§ **Objective 1**
Reproduce the records word for word, from their start through the line holding "26L231 19L216 18L213", with both ends included and the pictures omitted.

### Document passage

We made our way to a rocky area overlooking the sea. It’s here where she does most of her writing – such as Wild Folk, a book of fables – and her bird watching. There’s a gannet, an osprey, a sand martin, a fulmar, a red kite.
If she could be a bird, which one would it be? “All birds, and every bird. I want to shift between all of them. I want to know what it feels like to have the wings of a buzzard and the wings of a hummingbird.”
She can’t understand why people use terms such as “bird brain” as an insult. Birds? Stupid? “I don’t know about you, but I couldn’t navigate from Africa to Pembrokeshire.”
If she does have a favourite bird, it’s the female cuckoo. She’s fascinated at how they lay their eggs in other birds’ nests and disguises them to look like the host’s. The deception leaves the rival raising a family of cuckoo chicks while the real mom flies off. The cuckoos even seem to know which species raised them, so they can do it once more.
Morris plays her own tricks on unsuspecting visitors. She collects smooth stones from a nearby beach and decorates them with golden feathers. Then she puts them back for people to find by chance.
Travelling is not something she enjoys, but she’s eager to make her first visit to Canada in October for a cross-country publicity tour. She plans to share thoughts on nature with children at a school in British Columbia. She can’t wait to see all the different bird species Canada has to offer. And if she’s really lucky, she said, maybe she’ll see a bear.

######

§ **Objective 2**
According to the bird-watching passage, which bird is Morris's favorite?

### Data to process

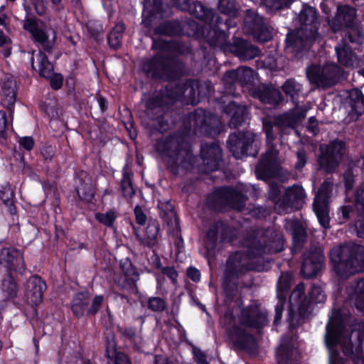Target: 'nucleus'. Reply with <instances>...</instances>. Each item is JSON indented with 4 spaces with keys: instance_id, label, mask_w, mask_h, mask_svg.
<instances>
[{
    "instance_id": "obj_1",
    "label": "nucleus",
    "mask_w": 364,
    "mask_h": 364,
    "mask_svg": "<svg viewBox=\"0 0 364 364\" xmlns=\"http://www.w3.org/2000/svg\"><path fill=\"white\" fill-rule=\"evenodd\" d=\"M235 26L231 19L216 18L213 24L197 26L196 34L202 38L210 48H218L225 54H232L240 60L254 59L260 54V50L250 41L240 37L234 36L232 41L229 38V29Z\"/></svg>"
},
{
    "instance_id": "obj_2",
    "label": "nucleus",
    "mask_w": 364,
    "mask_h": 364,
    "mask_svg": "<svg viewBox=\"0 0 364 364\" xmlns=\"http://www.w3.org/2000/svg\"><path fill=\"white\" fill-rule=\"evenodd\" d=\"M186 45L179 41L170 40L167 52H158L141 60L140 70L146 77L154 80L175 82L183 75L185 64L178 55L186 51Z\"/></svg>"
},
{
    "instance_id": "obj_3",
    "label": "nucleus",
    "mask_w": 364,
    "mask_h": 364,
    "mask_svg": "<svg viewBox=\"0 0 364 364\" xmlns=\"http://www.w3.org/2000/svg\"><path fill=\"white\" fill-rule=\"evenodd\" d=\"M319 14L315 7L307 4L302 5L297 20L299 27L289 29L285 38L286 48L295 58H303L318 37Z\"/></svg>"
},
{
    "instance_id": "obj_4",
    "label": "nucleus",
    "mask_w": 364,
    "mask_h": 364,
    "mask_svg": "<svg viewBox=\"0 0 364 364\" xmlns=\"http://www.w3.org/2000/svg\"><path fill=\"white\" fill-rule=\"evenodd\" d=\"M154 149L174 176L178 175L180 168L188 169L193 164L191 145L181 134L174 132L156 139Z\"/></svg>"
},
{
    "instance_id": "obj_5",
    "label": "nucleus",
    "mask_w": 364,
    "mask_h": 364,
    "mask_svg": "<svg viewBox=\"0 0 364 364\" xmlns=\"http://www.w3.org/2000/svg\"><path fill=\"white\" fill-rule=\"evenodd\" d=\"M325 301L326 294L319 285L312 284L306 296L304 284L299 283L289 295V307L287 318L289 328H299L311 314L314 306L322 304Z\"/></svg>"
},
{
    "instance_id": "obj_6",
    "label": "nucleus",
    "mask_w": 364,
    "mask_h": 364,
    "mask_svg": "<svg viewBox=\"0 0 364 364\" xmlns=\"http://www.w3.org/2000/svg\"><path fill=\"white\" fill-rule=\"evenodd\" d=\"M332 271L341 279L364 272V245L353 243L333 247L330 251Z\"/></svg>"
},
{
    "instance_id": "obj_7",
    "label": "nucleus",
    "mask_w": 364,
    "mask_h": 364,
    "mask_svg": "<svg viewBox=\"0 0 364 364\" xmlns=\"http://www.w3.org/2000/svg\"><path fill=\"white\" fill-rule=\"evenodd\" d=\"M147 117L156 123L152 129L161 134L167 132L171 128L170 108L159 91H156L145 102Z\"/></svg>"
},
{
    "instance_id": "obj_8",
    "label": "nucleus",
    "mask_w": 364,
    "mask_h": 364,
    "mask_svg": "<svg viewBox=\"0 0 364 364\" xmlns=\"http://www.w3.org/2000/svg\"><path fill=\"white\" fill-rule=\"evenodd\" d=\"M306 77L311 85L318 88H329L338 84L342 79L344 70L336 63L321 67L311 65L306 69Z\"/></svg>"
},
{
    "instance_id": "obj_9",
    "label": "nucleus",
    "mask_w": 364,
    "mask_h": 364,
    "mask_svg": "<svg viewBox=\"0 0 364 364\" xmlns=\"http://www.w3.org/2000/svg\"><path fill=\"white\" fill-rule=\"evenodd\" d=\"M91 293L80 291L75 293L70 301V310L75 318L80 319L83 316H95L100 310L104 303V296L95 295L91 301Z\"/></svg>"
},
{
    "instance_id": "obj_10",
    "label": "nucleus",
    "mask_w": 364,
    "mask_h": 364,
    "mask_svg": "<svg viewBox=\"0 0 364 364\" xmlns=\"http://www.w3.org/2000/svg\"><path fill=\"white\" fill-rule=\"evenodd\" d=\"M256 134L252 131L238 130L230 133L227 140V147L236 159L255 156L258 151L253 148Z\"/></svg>"
},
{
    "instance_id": "obj_11",
    "label": "nucleus",
    "mask_w": 364,
    "mask_h": 364,
    "mask_svg": "<svg viewBox=\"0 0 364 364\" xmlns=\"http://www.w3.org/2000/svg\"><path fill=\"white\" fill-rule=\"evenodd\" d=\"M346 151V144L343 140L334 139L325 147L321 146V154L318 159L321 169L326 173L333 172L340 165Z\"/></svg>"
},
{
    "instance_id": "obj_12",
    "label": "nucleus",
    "mask_w": 364,
    "mask_h": 364,
    "mask_svg": "<svg viewBox=\"0 0 364 364\" xmlns=\"http://www.w3.org/2000/svg\"><path fill=\"white\" fill-rule=\"evenodd\" d=\"M325 342L326 346L331 351V357L338 356L336 349L337 345L345 338L346 323L341 309H335L332 311V316L326 325Z\"/></svg>"
},
{
    "instance_id": "obj_13",
    "label": "nucleus",
    "mask_w": 364,
    "mask_h": 364,
    "mask_svg": "<svg viewBox=\"0 0 364 364\" xmlns=\"http://www.w3.org/2000/svg\"><path fill=\"white\" fill-rule=\"evenodd\" d=\"M263 131L266 134L268 144L272 143L277 137L282 138L284 135L289 134L291 129L296 125L289 112L275 116L272 120L269 118L262 119Z\"/></svg>"
},
{
    "instance_id": "obj_14",
    "label": "nucleus",
    "mask_w": 364,
    "mask_h": 364,
    "mask_svg": "<svg viewBox=\"0 0 364 364\" xmlns=\"http://www.w3.org/2000/svg\"><path fill=\"white\" fill-rule=\"evenodd\" d=\"M255 270L257 269L246 257L245 251L237 250L230 254L227 258L223 275L237 280Z\"/></svg>"
},
{
    "instance_id": "obj_15",
    "label": "nucleus",
    "mask_w": 364,
    "mask_h": 364,
    "mask_svg": "<svg viewBox=\"0 0 364 364\" xmlns=\"http://www.w3.org/2000/svg\"><path fill=\"white\" fill-rule=\"evenodd\" d=\"M239 321L244 327L261 330L269 323L268 313L260 304L252 303L241 309Z\"/></svg>"
},
{
    "instance_id": "obj_16",
    "label": "nucleus",
    "mask_w": 364,
    "mask_h": 364,
    "mask_svg": "<svg viewBox=\"0 0 364 364\" xmlns=\"http://www.w3.org/2000/svg\"><path fill=\"white\" fill-rule=\"evenodd\" d=\"M245 28L247 32L258 42L269 41L272 37V29L262 16L252 10H247L245 17Z\"/></svg>"
},
{
    "instance_id": "obj_17",
    "label": "nucleus",
    "mask_w": 364,
    "mask_h": 364,
    "mask_svg": "<svg viewBox=\"0 0 364 364\" xmlns=\"http://www.w3.org/2000/svg\"><path fill=\"white\" fill-rule=\"evenodd\" d=\"M226 334L235 350L250 353L257 350L255 336L248 333L242 326L234 324L226 330Z\"/></svg>"
},
{
    "instance_id": "obj_18",
    "label": "nucleus",
    "mask_w": 364,
    "mask_h": 364,
    "mask_svg": "<svg viewBox=\"0 0 364 364\" xmlns=\"http://www.w3.org/2000/svg\"><path fill=\"white\" fill-rule=\"evenodd\" d=\"M193 127L202 134L214 137L221 132V122L214 113L205 109H196L193 114Z\"/></svg>"
},
{
    "instance_id": "obj_19",
    "label": "nucleus",
    "mask_w": 364,
    "mask_h": 364,
    "mask_svg": "<svg viewBox=\"0 0 364 364\" xmlns=\"http://www.w3.org/2000/svg\"><path fill=\"white\" fill-rule=\"evenodd\" d=\"M200 156L202 160L201 171L205 173L219 170L223 162V150L218 141L202 143Z\"/></svg>"
},
{
    "instance_id": "obj_20",
    "label": "nucleus",
    "mask_w": 364,
    "mask_h": 364,
    "mask_svg": "<svg viewBox=\"0 0 364 364\" xmlns=\"http://www.w3.org/2000/svg\"><path fill=\"white\" fill-rule=\"evenodd\" d=\"M26 16L23 25V28L31 34V38L34 43L40 45L43 50L50 53L54 46V41L49 40L47 32L39 27V23H43L42 20L33 16H29V9H26Z\"/></svg>"
},
{
    "instance_id": "obj_21",
    "label": "nucleus",
    "mask_w": 364,
    "mask_h": 364,
    "mask_svg": "<svg viewBox=\"0 0 364 364\" xmlns=\"http://www.w3.org/2000/svg\"><path fill=\"white\" fill-rule=\"evenodd\" d=\"M173 4L178 9L188 12L191 16L196 18L202 21L204 24H200V26H205L208 24H213V18L215 17V13L213 9H209L203 5L201 1H196L191 2V0H171ZM199 23L194 22L196 29ZM196 34V30L195 31Z\"/></svg>"
},
{
    "instance_id": "obj_22",
    "label": "nucleus",
    "mask_w": 364,
    "mask_h": 364,
    "mask_svg": "<svg viewBox=\"0 0 364 364\" xmlns=\"http://www.w3.org/2000/svg\"><path fill=\"white\" fill-rule=\"evenodd\" d=\"M324 255L323 250L318 247H311L302 255L301 274L305 279L316 277L323 267Z\"/></svg>"
},
{
    "instance_id": "obj_23",
    "label": "nucleus",
    "mask_w": 364,
    "mask_h": 364,
    "mask_svg": "<svg viewBox=\"0 0 364 364\" xmlns=\"http://www.w3.org/2000/svg\"><path fill=\"white\" fill-rule=\"evenodd\" d=\"M0 265L6 272L17 273L21 276L27 270L23 252L16 247H3L0 250Z\"/></svg>"
},
{
    "instance_id": "obj_24",
    "label": "nucleus",
    "mask_w": 364,
    "mask_h": 364,
    "mask_svg": "<svg viewBox=\"0 0 364 364\" xmlns=\"http://www.w3.org/2000/svg\"><path fill=\"white\" fill-rule=\"evenodd\" d=\"M249 95L261 103L277 107L284 100L282 92L272 83L259 84L249 89Z\"/></svg>"
},
{
    "instance_id": "obj_25",
    "label": "nucleus",
    "mask_w": 364,
    "mask_h": 364,
    "mask_svg": "<svg viewBox=\"0 0 364 364\" xmlns=\"http://www.w3.org/2000/svg\"><path fill=\"white\" fill-rule=\"evenodd\" d=\"M357 10L349 4H338L335 16L328 21L333 33L349 28L356 24Z\"/></svg>"
},
{
    "instance_id": "obj_26",
    "label": "nucleus",
    "mask_w": 364,
    "mask_h": 364,
    "mask_svg": "<svg viewBox=\"0 0 364 364\" xmlns=\"http://www.w3.org/2000/svg\"><path fill=\"white\" fill-rule=\"evenodd\" d=\"M223 111L229 118L228 124L232 129H237L250 123L251 114L247 105L230 100L223 107Z\"/></svg>"
},
{
    "instance_id": "obj_27",
    "label": "nucleus",
    "mask_w": 364,
    "mask_h": 364,
    "mask_svg": "<svg viewBox=\"0 0 364 364\" xmlns=\"http://www.w3.org/2000/svg\"><path fill=\"white\" fill-rule=\"evenodd\" d=\"M305 198L304 189L300 186L294 185L286 190L279 205L285 211L299 210L303 208Z\"/></svg>"
},
{
    "instance_id": "obj_28",
    "label": "nucleus",
    "mask_w": 364,
    "mask_h": 364,
    "mask_svg": "<svg viewBox=\"0 0 364 364\" xmlns=\"http://www.w3.org/2000/svg\"><path fill=\"white\" fill-rule=\"evenodd\" d=\"M215 194L227 206L236 210H242L247 200L245 194L232 186L220 187L216 190Z\"/></svg>"
},
{
    "instance_id": "obj_29",
    "label": "nucleus",
    "mask_w": 364,
    "mask_h": 364,
    "mask_svg": "<svg viewBox=\"0 0 364 364\" xmlns=\"http://www.w3.org/2000/svg\"><path fill=\"white\" fill-rule=\"evenodd\" d=\"M1 105L9 112V117L13 119L18 87L16 82L11 76L5 77L1 84Z\"/></svg>"
},
{
    "instance_id": "obj_30",
    "label": "nucleus",
    "mask_w": 364,
    "mask_h": 364,
    "mask_svg": "<svg viewBox=\"0 0 364 364\" xmlns=\"http://www.w3.org/2000/svg\"><path fill=\"white\" fill-rule=\"evenodd\" d=\"M75 178L79 181L75 189L76 196L85 204L91 203L95 195L92 177L87 171L81 170L75 173Z\"/></svg>"
},
{
    "instance_id": "obj_31",
    "label": "nucleus",
    "mask_w": 364,
    "mask_h": 364,
    "mask_svg": "<svg viewBox=\"0 0 364 364\" xmlns=\"http://www.w3.org/2000/svg\"><path fill=\"white\" fill-rule=\"evenodd\" d=\"M0 291L4 302H12L17 299L19 285L18 277L11 272H5L0 279Z\"/></svg>"
},
{
    "instance_id": "obj_32",
    "label": "nucleus",
    "mask_w": 364,
    "mask_h": 364,
    "mask_svg": "<svg viewBox=\"0 0 364 364\" xmlns=\"http://www.w3.org/2000/svg\"><path fill=\"white\" fill-rule=\"evenodd\" d=\"M46 289L47 284L41 277L38 274L32 275L27 282L26 296L33 306H38L43 301Z\"/></svg>"
},
{
    "instance_id": "obj_33",
    "label": "nucleus",
    "mask_w": 364,
    "mask_h": 364,
    "mask_svg": "<svg viewBox=\"0 0 364 364\" xmlns=\"http://www.w3.org/2000/svg\"><path fill=\"white\" fill-rule=\"evenodd\" d=\"M338 63L346 68H353L359 64V56L346 38H342L335 46Z\"/></svg>"
},
{
    "instance_id": "obj_34",
    "label": "nucleus",
    "mask_w": 364,
    "mask_h": 364,
    "mask_svg": "<svg viewBox=\"0 0 364 364\" xmlns=\"http://www.w3.org/2000/svg\"><path fill=\"white\" fill-rule=\"evenodd\" d=\"M134 235L140 244L147 247H154L159 243L160 235V226L156 220H149L144 233L140 235L139 229L133 227Z\"/></svg>"
},
{
    "instance_id": "obj_35",
    "label": "nucleus",
    "mask_w": 364,
    "mask_h": 364,
    "mask_svg": "<svg viewBox=\"0 0 364 364\" xmlns=\"http://www.w3.org/2000/svg\"><path fill=\"white\" fill-rule=\"evenodd\" d=\"M278 172L279 166L276 161L270 156L260 159L255 168L257 178L264 181L275 178Z\"/></svg>"
},
{
    "instance_id": "obj_36",
    "label": "nucleus",
    "mask_w": 364,
    "mask_h": 364,
    "mask_svg": "<svg viewBox=\"0 0 364 364\" xmlns=\"http://www.w3.org/2000/svg\"><path fill=\"white\" fill-rule=\"evenodd\" d=\"M223 220H219L210 224L203 240L204 247L208 257H215L217 253L219 237V226Z\"/></svg>"
},
{
    "instance_id": "obj_37",
    "label": "nucleus",
    "mask_w": 364,
    "mask_h": 364,
    "mask_svg": "<svg viewBox=\"0 0 364 364\" xmlns=\"http://www.w3.org/2000/svg\"><path fill=\"white\" fill-rule=\"evenodd\" d=\"M292 247L291 252L295 255L299 253L302 249L307 240V232L301 221L299 220H293L290 224Z\"/></svg>"
},
{
    "instance_id": "obj_38",
    "label": "nucleus",
    "mask_w": 364,
    "mask_h": 364,
    "mask_svg": "<svg viewBox=\"0 0 364 364\" xmlns=\"http://www.w3.org/2000/svg\"><path fill=\"white\" fill-rule=\"evenodd\" d=\"M155 35L176 37L184 33L183 23L178 19L168 20L159 23L154 28Z\"/></svg>"
},
{
    "instance_id": "obj_39",
    "label": "nucleus",
    "mask_w": 364,
    "mask_h": 364,
    "mask_svg": "<svg viewBox=\"0 0 364 364\" xmlns=\"http://www.w3.org/2000/svg\"><path fill=\"white\" fill-rule=\"evenodd\" d=\"M37 62L38 63V69H37L34 65V57L32 55L31 57V65L33 70L38 71L40 77L43 78H48L50 75L53 73L54 67L53 64L48 60L46 54L42 51L39 50L37 55Z\"/></svg>"
},
{
    "instance_id": "obj_40",
    "label": "nucleus",
    "mask_w": 364,
    "mask_h": 364,
    "mask_svg": "<svg viewBox=\"0 0 364 364\" xmlns=\"http://www.w3.org/2000/svg\"><path fill=\"white\" fill-rule=\"evenodd\" d=\"M159 91L164 100L167 102V105L170 109L183 97V90H181V82L176 83L175 85L168 84Z\"/></svg>"
},
{
    "instance_id": "obj_41",
    "label": "nucleus",
    "mask_w": 364,
    "mask_h": 364,
    "mask_svg": "<svg viewBox=\"0 0 364 364\" xmlns=\"http://www.w3.org/2000/svg\"><path fill=\"white\" fill-rule=\"evenodd\" d=\"M235 279L223 275L222 282V294L225 305L230 306L234 301L238 291V282Z\"/></svg>"
},
{
    "instance_id": "obj_42",
    "label": "nucleus",
    "mask_w": 364,
    "mask_h": 364,
    "mask_svg": "<svg viewBox=\"0 0 364 364\" xmlns=\"http://www.w3.org/2000/svg\"><path fill=\"white\" fill-rule=\"evenodd\" d=\"M126 30L123 22L117 23L107 34V40L109 48L114 50H119L122 46V38Z\"/></svg>"
},
{
    "instance_id": "obj_43",
    "label": "nucleus",
    "mask_w": 364,
    "mask_h": 364,
    "mask_svg": "<svg viewBox=\"0 0 364 364\" xmlns=\"http://www.w3.org/2000/svg\"><path fill=\"white\" fill-rule=\"evenodd\" d=\"M282 90L293 103H297L303 90V85L294 78L287 79L282 85Z\"/></svg>"
},
{
    "instance_id": "obj_44",
    "label": "nucleus",
    "mask_w": 364,
    "mask_h": 364,
    "mask_svg": "<svg viewBox=\"0 0 364 364\" xmlns=\"http://www.w3.org/2000/svg\"><path fill=\"white\" fill-rule=\"evenodd\" d=\"M239 85L242 87H247L249 90L255 85L257 79V73L249 67H240L236 70Z\"/></svg>"
},
{
    "instance_id": "obj_45",
    "label": "nucleus",
    "mask_w": 364,
    "mask_h": 364,
    "mask_svg": "<svg viewBox=\"0 0 364 364\" xmlns=\"http://www.w3.org/2000/svg\"><path fill=\"white\" fill-rule=\"evenodd\" d=\"M354 330L358 331L357 345L354 350L353 362L355 364H364V321L358 323Z\"/></svg>"
},
{
    "instance_id": "obj_46",
    "label": "nucleus",
    "mask_w": 364,
    "mask_h": 364,
    "mask_svg": "<svg viewBox=\"0 0 364 364\" xmlns=\"http://www.w3.org/2000/svg\"><path fill=\"white\" fill-rule=\"evenodd\" d=\"M164 13L162 0H144L142 16L144 18H156Z\"/></svg>"
},
{
    "instance_id": "obj_47",
    "label": "nucleus",
    "mask_w": 364,
    "mask_h": 364,
    "mask_svg": "<svg viewBox=\"0 0 364 364\" xmlns=\"http://www.w3.org/2000/svg\"><path fill=\"white\" fill-rule=\"evenodd\" d=\"M349 105L352 111L360 116L364 113V95L358 88L348 92Z\"/></svg>"
},
{
    "instance_id": "obj_48",
    "label": "nucleus",
    "mask_w": 364,
    "mask_h": 364,
    "mask_svg": "<svg viewBox=\"0 0 364 364\" xmlns=\"http://www.w3.org/2000/svg\"><path fill=\"white\" fill-rule=\"evenodd\" d=\"M313 208L315 214L316 215L319 224L321 225V227H323L325 229L329 228L330 218L328 215V211L325 207L323 202L321 201L318 199V195H316L315 197L313 204Z\"/></svg>"
},
{
    "instance_id": "obj_49",
    "label": "nucleus",
    "mask_w": 364,
    "mask_h": 364,
    "mask_svg": "<svg viewBox=\"0 0 364 364\" xmlns=\"http://www.w3.org/2000/svg\"><path fill=\"white\" fill-rule=\"evenodd\" d=\"M181 83L183 97L187 98L188 102L194 105L199 103L196 81L189 79Z\"/></svg>"
},
{
    "instance_id": "obj_50",
    "label": "nucleus",
    "mask_w": 364,
    "mask_h": 364,
    "mask_svg": "<svg viewBox=\"0 0 364 364\" xmlns=\"http://www.w3.org/2000/svg\"><path fill=\"white\" fill-rule=\"evenodd\" d=\"M218 9L220 13L227 16L225 18L222 17L223 21H225L227 18L230 19V16H235L237 14V9H236L235 4L232 0H218ZM213 10L215 11L214 9ZM218 17L221 18V16H219L217 15V14H215V17L213 18V23L215 22L216 18Z\"/></svg>"
},
{
    "instance_id": "obj_51",
    "label": "nucleus",
    "mask_w": 364,
    "mask_h": 364,
    "mask_svg": "<svg viewBox=\"0 0 364 364\" xmlns=\"http://www.w3.org/2000/svg\"><path fill=\"white\" fill-rule=\"evenodd\" d=\"M222 81L225 92L229 95H235L236 87L239 85L236 70H229L226 71L223 75Z\"/></svg>"
},
{
    "instance_id": "obj_52",
    "label": "nucleus",
    "mask_w": 364,
    "mask_h": 364,
    "mask_svg": "<svg viewBox=\"0 0 364 364\" xmlns=\"http://www.w3.org/2000/svg\"><path fill=\"white\" fill-rule=\"evenodd\" d=\"M133 173L127 171L122 173V178L120 182V188L122 195L125 198H132L135 195V191L132 182Z\"/></svg>"
},
{
    "instance_id": "obj_53",
    "label": "nucleus",
    "mask_w": 364,
    "mask_h": 364,
    "mask_svg": "<svg viewBox=\"0 0 364 364\" xmlns=\"http://www.w3.org/2000/svg\"><path fill=\"white\" fill-rule=\"evenodd\" d=\"M266 246L259 240L252 241L247 247L245 254L249 260L262 257L265 253Z\"/></svg>"
},
{
    "instance_id": "obj_54",
    "label": "nucleus",
    "mask_w": 364,
    "mask_h": 364,
    "mask_svg": "<svg viewBox=\"0 0 364 364\" xmlns=\"http://www.w3.org/2000/svg\"><path fill=\"white\" fill-rule=\"evenodd\" d=\"M354 293L355 308L364 315V277L357 280Z\"/></svg>"
},
{
    "instance_id": "obj_55",
    "label": "nucleus",
    "mask_w": 364,
    "mask_h": 364,
    "mask_svg": "<svg viewBox=\"0 0 364 364\" xmlns=\"http://www.w3.org/2000/svg\"><path fill=\"white\" fill-rule=\"evenodd\" d=\"M291 284V275L288 273H282L277 283V296H288Z\"/></svg>"
},
{
    "instance_id": "obj_56",
    "label": "nucleus",
    "mask_w": 364,
    "mask_h": 364,
    "mask_svg": "<svg viewBox=\"0 0 364 364\" xmlns=\"http://www.w3.org/2000/svg\"><path fill=\"white\" fill-rule=\"evenodd\" d=\"M348 31L346 35V41L356 46L364 44V32L362 28L359 27L357 23L352 27L348 28Z\"/></svg>"
},
{
    "instance_id": "obj_57",
    "label": "nucleus",
    "mask_w": 364,
    "mask_h": 364,
    "mask_svg": "<svg viewBox=\"0 0 364 364\" xmlns=\"http://www.w3.org/2000/svg\"><path fill=\"white\" fill-rule=\"evenodd\" d=\"M359 213H360V211H358L355 205H343L338 212L339 223L343 224L347 223L354 217L358 218V214Z\"/></svg>"
},
{
    "instance_id": "obj_58",
    "label": "nucleus",
    "mask_w": 364,
    "mask_h": 364,
    "mask_svg": "<svg viewBox=\"0 0 364 364\" xmlns=\"http://www.w3.org/2000/svg\"><path fill=\"white\" fill-rule=\"evenodd\" d=\"M199 102L208 100L213 90V85L209 80L196 81Z\"/></svg>"
},
{
    "instance_id": "obj_59",
    "label": "nucleus",
    "mask_w": 364,
    "mask_h": 364,
    "mask_svg": "<svg viewBox=\"0 0 364 364\" xmlns=\"http://www.w3.org/2000/svg\"><path fill=\"white\" fill-rule=\"evenodd\" d=\"M117 218V213L112 209H109L105 213L97 212L95 214L97 221L109 228L114 227Z\"/></svg>"
},
{
    "instance_id": "obj_60",
    "label": "nucleus",
    "mask_w": 364,
    "mask_h": 364,
    "mask_svg": "<svg viewBox=\"0 0 364 364\" xmlns=\"http://www.w3.org/2000/svg\"><path fill=\"white\" fill-rule=\"evenodd\" d=\"M123 353L117 350V343L114 334L106 337L105 356L109 361L116 358V355L119 353Z\"/></svg>"
},
{
    "instance_id": "obj_61",
    "label": "nucleus",
    "mask_w": 364,
    "mask_h": 364,
    "mask_svg": "<svg viewBox=\"0 0 364 364\" xmlns=\"http://www.w3.org/2000/svg\"><path fill=\"white\" fill-rule=\"evenodd\" d=\"M120 266L127 279L131 280L133 283L138 280L139 274L137 270L129 259H127L123 263L121 262Z\"/></svg>"
},
{
    "instance_id": "obj_62",
    "label": "nucleus",
    "mask_w": 364,
    "mask_h": 364,
    "mask_svg": "<svg viewBox=\"0 0 364 364\" xmlns=\"http://www.w3.org/2000/svg\"><path fill=\"white\" fill-rule=\"evenodd\" d=\"M277 364H294L292 351L287 346H282L277 353Z\"/></svg>"
},
{
    "instance_id": "obj_63",
    "label": "nucleus",
    "mask_w": 364,
    "mask_h": 364,
    "mask_svg": "<svg viewBox=\"0 0 364 364\" xmlns=\"http://www.w3.org/2000/svg\"><path fill=\"white\" fill-rule=\"evenodd\" d=\"M147 307L154 312H162L166 309L167 304L164 299L152 296L148 299Z\"/></svg>"
},
{
    "instance_id": "obj_64",
    "label": "nucleus",
    "mask_w": 364,
    "mask_h": 364,
    "mask_svg": "<svg viewBox=\"0 0 364 364\" xmlns=\"http://www.w3.org/2000/svg\"><path fill=\"white\" fill-rule=\"evenodd\" d=\"M173 237L174 239V245L177 248L178 252H182L185 249L184 241L181 235V230L179 224V220L176 218L175 227L172 231Z\"/></svg>"
}]
</instances>
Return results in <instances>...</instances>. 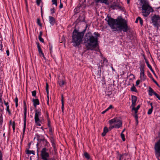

######

§ **Task result 1**
Target: 'nucleus'. Reply with <instances>...</instances>. Each item is JSON indented with 4 spaces with keys: instance_id, label, mask_w, mask_h, mask_svg.
<instances>
[{
    "instance_id": "obj_1",
    "label": "nucleus",
    "mask_w": 364,
    "mask_h": 364,
    "mask_svg": "<svg viewBox=\"0 0 364 364\" xmlns=\"http://www.w3.org/2000/svg\"><path fill=\"white\" fill-rule=\"evenodd\" d=\"M235 26L231 19L216 18L213 24L197 26L196 34L202 38L210 48H218L225 54H232L240 60L254 59L260 54V50L250 41L240 37L234 36L232 41L229 38V29Z\"/></svg>"

§ **Task result 2**
The female cuckoo.